## WHAT THE EXERCISE ASKS
Only the pictures are to be left out, and the rest of the entries should be reproduced exactly.
[[ MATERIAL FOR THE TASK, beginning ]]
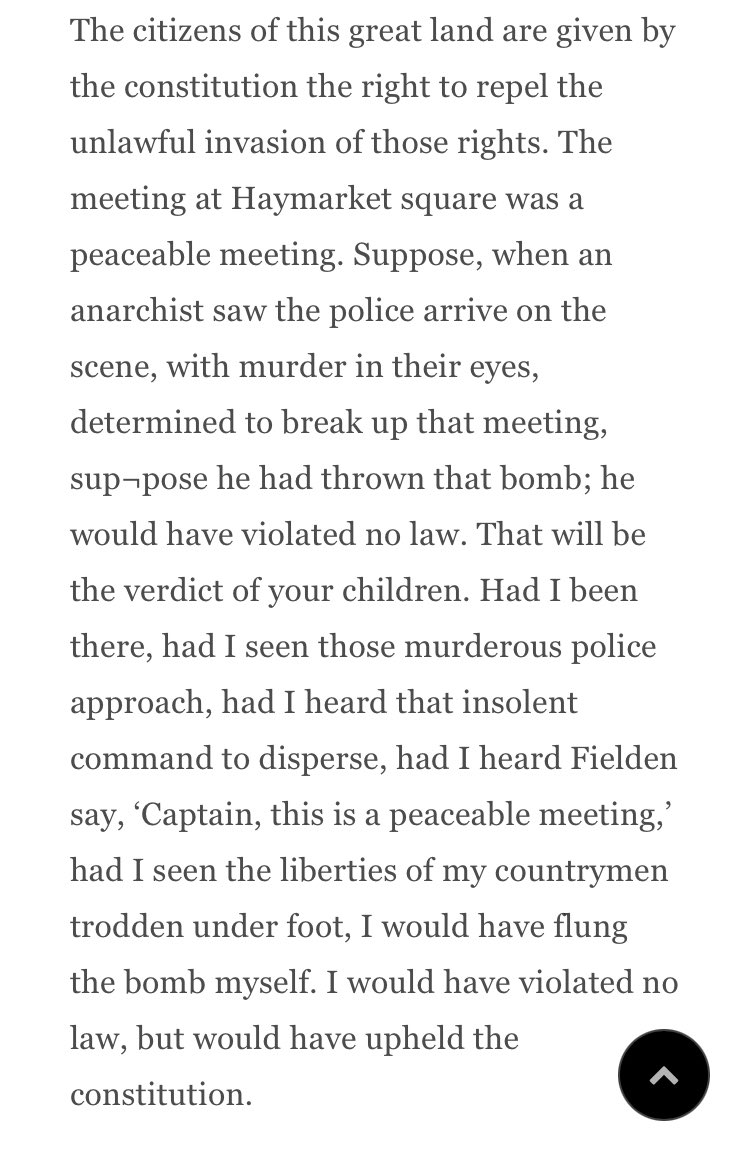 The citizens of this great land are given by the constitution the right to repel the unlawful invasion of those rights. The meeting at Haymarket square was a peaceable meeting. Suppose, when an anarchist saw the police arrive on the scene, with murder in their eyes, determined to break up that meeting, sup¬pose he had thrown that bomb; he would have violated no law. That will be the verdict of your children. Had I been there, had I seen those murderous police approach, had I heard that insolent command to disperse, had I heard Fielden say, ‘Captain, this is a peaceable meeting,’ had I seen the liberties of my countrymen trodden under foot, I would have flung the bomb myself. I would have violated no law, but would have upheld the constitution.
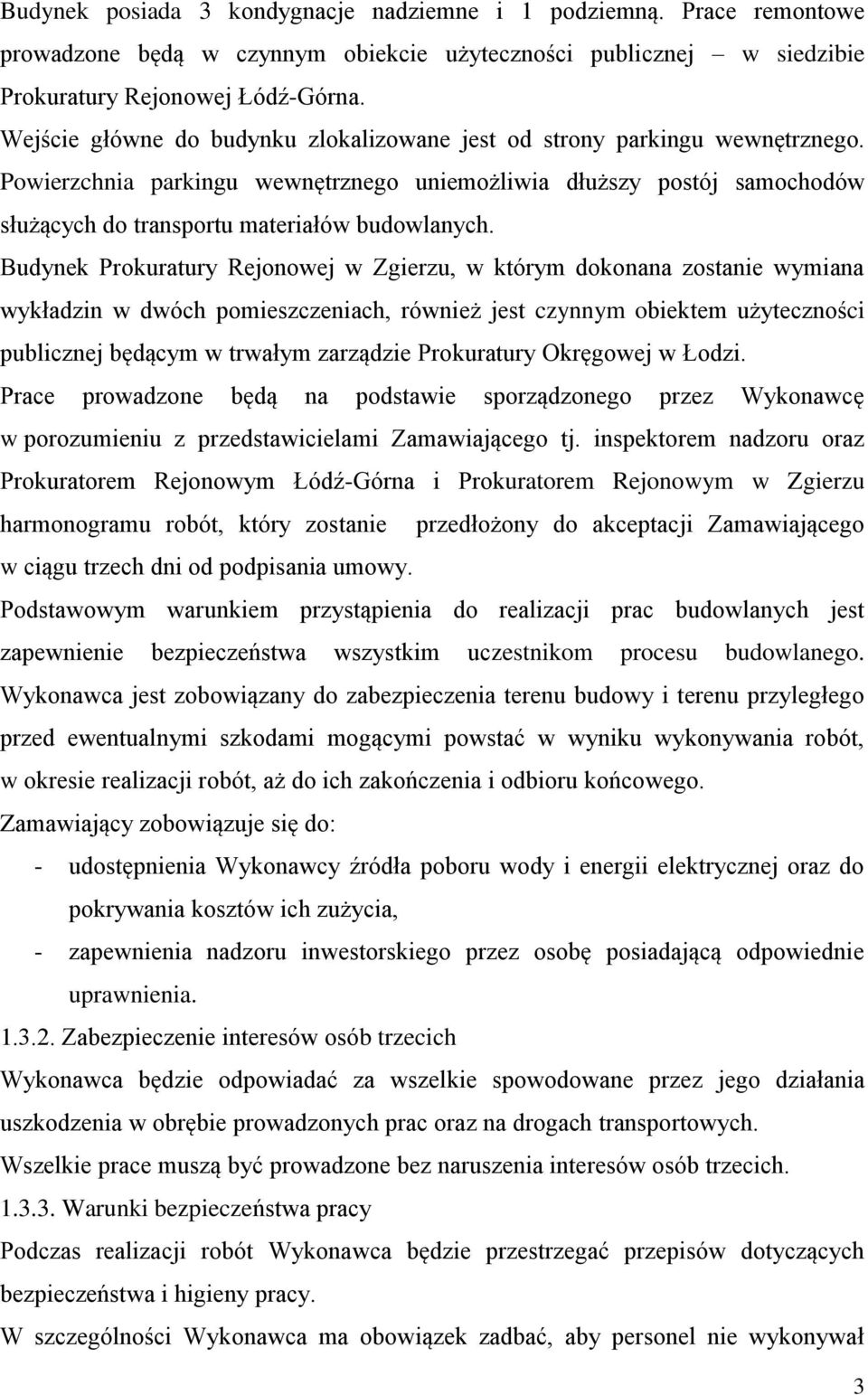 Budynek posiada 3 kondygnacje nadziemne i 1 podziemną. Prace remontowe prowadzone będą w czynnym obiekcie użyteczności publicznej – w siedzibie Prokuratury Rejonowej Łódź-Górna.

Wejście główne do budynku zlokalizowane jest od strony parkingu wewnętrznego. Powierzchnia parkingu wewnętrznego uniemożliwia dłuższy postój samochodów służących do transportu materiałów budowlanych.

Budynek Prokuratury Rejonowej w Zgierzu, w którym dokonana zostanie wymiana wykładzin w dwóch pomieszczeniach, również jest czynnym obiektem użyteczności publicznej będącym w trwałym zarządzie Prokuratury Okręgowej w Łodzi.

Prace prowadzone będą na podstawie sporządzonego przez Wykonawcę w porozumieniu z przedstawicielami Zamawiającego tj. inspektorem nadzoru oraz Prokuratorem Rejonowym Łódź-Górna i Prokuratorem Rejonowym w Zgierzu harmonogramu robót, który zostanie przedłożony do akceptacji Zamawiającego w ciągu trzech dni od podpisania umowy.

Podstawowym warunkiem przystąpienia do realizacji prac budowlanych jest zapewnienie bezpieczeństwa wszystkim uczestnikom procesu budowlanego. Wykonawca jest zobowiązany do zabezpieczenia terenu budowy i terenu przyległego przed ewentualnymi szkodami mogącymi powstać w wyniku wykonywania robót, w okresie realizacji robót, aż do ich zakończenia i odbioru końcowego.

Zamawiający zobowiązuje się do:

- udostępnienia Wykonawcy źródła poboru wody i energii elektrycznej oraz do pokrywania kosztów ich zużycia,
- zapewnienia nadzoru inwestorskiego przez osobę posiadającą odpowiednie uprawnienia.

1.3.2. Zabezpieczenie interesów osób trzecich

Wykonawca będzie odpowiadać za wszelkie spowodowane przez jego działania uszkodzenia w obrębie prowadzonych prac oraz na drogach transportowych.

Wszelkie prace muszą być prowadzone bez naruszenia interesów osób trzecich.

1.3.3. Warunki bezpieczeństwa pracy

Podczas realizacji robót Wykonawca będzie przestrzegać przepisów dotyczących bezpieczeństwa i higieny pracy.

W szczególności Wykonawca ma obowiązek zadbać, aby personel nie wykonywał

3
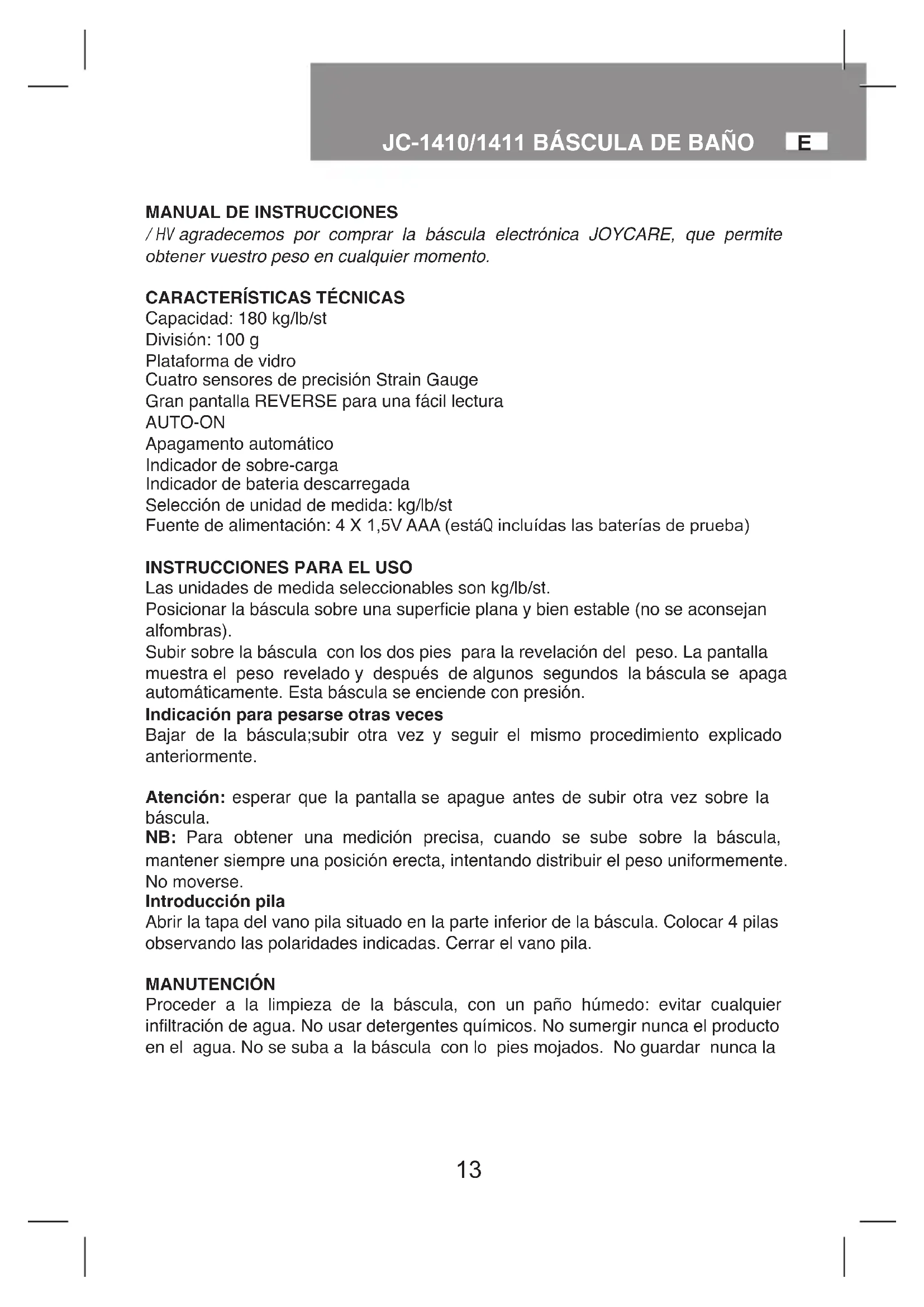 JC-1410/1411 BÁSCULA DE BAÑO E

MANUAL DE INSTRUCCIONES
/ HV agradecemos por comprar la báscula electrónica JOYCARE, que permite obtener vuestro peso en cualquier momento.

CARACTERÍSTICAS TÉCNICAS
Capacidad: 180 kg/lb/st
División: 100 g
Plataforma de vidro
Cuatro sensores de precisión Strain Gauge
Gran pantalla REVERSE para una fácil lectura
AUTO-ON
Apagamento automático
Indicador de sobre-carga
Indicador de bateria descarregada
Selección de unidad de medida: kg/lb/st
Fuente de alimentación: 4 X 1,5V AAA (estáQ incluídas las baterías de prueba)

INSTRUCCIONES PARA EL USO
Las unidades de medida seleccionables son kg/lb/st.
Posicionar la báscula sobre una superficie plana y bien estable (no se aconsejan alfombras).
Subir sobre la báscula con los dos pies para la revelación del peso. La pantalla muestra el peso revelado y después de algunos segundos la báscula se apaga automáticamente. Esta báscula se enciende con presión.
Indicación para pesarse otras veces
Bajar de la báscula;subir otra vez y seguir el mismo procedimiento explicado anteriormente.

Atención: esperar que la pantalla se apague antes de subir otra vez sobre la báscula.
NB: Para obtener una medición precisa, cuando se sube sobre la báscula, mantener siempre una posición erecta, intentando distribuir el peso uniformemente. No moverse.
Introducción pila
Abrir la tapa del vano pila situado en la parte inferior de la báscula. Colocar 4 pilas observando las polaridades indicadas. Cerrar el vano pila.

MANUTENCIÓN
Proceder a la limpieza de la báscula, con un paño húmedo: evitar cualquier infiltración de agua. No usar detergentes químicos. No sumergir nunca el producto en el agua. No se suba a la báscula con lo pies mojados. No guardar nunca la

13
[[ MATERIAL FOR THE TASK, end ]]
## YOUR RESPONSE
 The citizens of this great land are given by the constitution the right to repel the unlawful invasion of those rights. The meeting at Haymarket square was a peaceable meeting. Suppose, when an anarchist saw the police arrive on the scene, with murder in their eyes, determined to break up that meeting, sup¬pose he had thrown that bomb; he would have violated no law. That will be the verdict of your children. Had I been there, had I seen those murderous police approach, had I heard that insolent command to disperse, had I heard Fielden say, ‘Captain, this is a peaceable meeting,’ had I seen the liberties of my countrymen trodden under foot, I would have flung the bomb myself. I would have violated no law, but would have upheld the constitution.
 Budynek posiada 3 kondygnacje nadziemne i 1 podziemną. Prace remontowe prowadzone będą w czynnym obiekcie użyteczności publicznej – w siedzibie Prokuratury Rejonowej Łódź-Górna.

Wejście główne do budynku zlokalizowane jest od strony parkingu wewnętrznego. Powierzchnia parkingu wewnętrznego uniemożliwia dłuższy postój samochodów służących do transportu materiałów budowlanych.

Budynek Prokuratury Rejonowej w Zgierzu, w którym dokonana zostanie wymiana wykładzin w dwóch pomieszczeniach, również jest czynnym obiektem użyteczności publicznej będącym w trwałym zarządzie Prokuratury Okręgowej w Łodzi.

Prace prowadzone będą na podstawie sporządzonego przez Wykonawcę w porozumieniu z przedstawicielami Zamawiającego tj. inspektorem nadzoru oraz Prokuratorem Rejonowym Łódź-Górna i Prokuratorem Rejonowym w Zgierzu harmonogramu robót, który zostanie przedłożony do akceptacji Zamawiającego w ciągu trzech dni od podpisania umowy.

Podstawowym warunkiem przystąpienia do realizacji prac budowlanych jest zapewnienie bezpieczeństwa wszystkim uczestnikom procesu budowlanego. Wykonawca jest zobowiązany do zabezpieczenia terenu budowy i terenu przyległego przed ewentualnymi szkodami mogącymi powstać w wyniku wykonywania robót, w okresie realizacji robót, aż do ich zakończenia i odbioru końcowego.

Zamawiający zobowiązuje się do:

- udostępnienia Wykonawcy źródła poboru wody i energii elektrycznej oraz do pokrywania kosztów ich zużycia,
- zapewnienia nadzoru inwestorskiego przez osobę posiadającą odpowiednie uprawnienia.

1.3.2. Zabezpieczenie interesów osób trzecich

Wykonawca będzie odpowiadać za wszelkie spowodowane przez jego działania uszkodzenia w obrębie prowadzonych prac oraz na drogach transportowych.

Wszelkie prace muszą być prowadzone bez naruszenia interesów osób trzecich.

1.3.3. Warunki bezpieczeństwa pracy

Podczas realizacji robót Wykonawca będzie przestrzegać przepisów dotyczących bezpieczeństwa i higieny pracy.

W szczególności Wykonawca ma obowiązek zadbać, aby personel nie wykonywał

3
 JC-1410/1411 BÁSCULA DE BAÑO E

MANUAL DE INSTRUCCIONES
/ HV agradecemos por comprar la báscula electrónica JOYCARE, que permite obtener vuestro peso en cualquier momento.

CARACTERÍSTICAS TÉCNICAS
Capacidad: 180 kg/lb/st
División: 100 g
Plataforma de vidro
Cuatro sensores de precisión Strain Gauge
Gran pantalla REVERSE para una fácil lectura
AUTO-ON
Apagamento automático
Indicador de sobre-carga
Indicador de bateria descarregada
Selección de unidad de medida: kg/lb/st
Fuente de alimentación: 4 X 1,5V AAA (estáQ incluídas las baterías de prueba)

INSTRUCCIONES PARA EL USO
Las unidades de medida seleccionables son kg/lb/st.
Posicionar la báscula sobre una superficie plana y bien estable (no se aconsejan alfombras).
Subir sobre la báscula con los dos pies para la revelación del peso. La pantalla muestra el peso revelado y después de algunos segundos la báscula se apaga automáticamente. Esta báscula se enciende con presión.
Indicación para pesarse otras veces
Bajar de la báscula;subir otra vez y seguir el mismo procedimiento explicado anteriormente.

Atención: esperar que la pantalla se apague antes de subir otra vez sobre la báscula.
NB: Para obtener una medición precisa, cuando se sube sobre la báscula, mantener siempre una posición erecta, intentando distribuir el peso uniformemente. No moverse.
Introducción pila
Abrir la tapa del vano pila situado en la parte inferior de la báscula. Colocar 4 pilas observando las polaridades indicadas. Cerrar el vano pila.

MANUTENCIÓN
Proceder a la limpieza de la báscula, con un paño húmedo: evitar cualquier infiltración de agua. No usar detergentes químicos. No sumergir nunca el producto en el agua. No se suba a la báscula con lo pies mojados. No guardar nunca la

13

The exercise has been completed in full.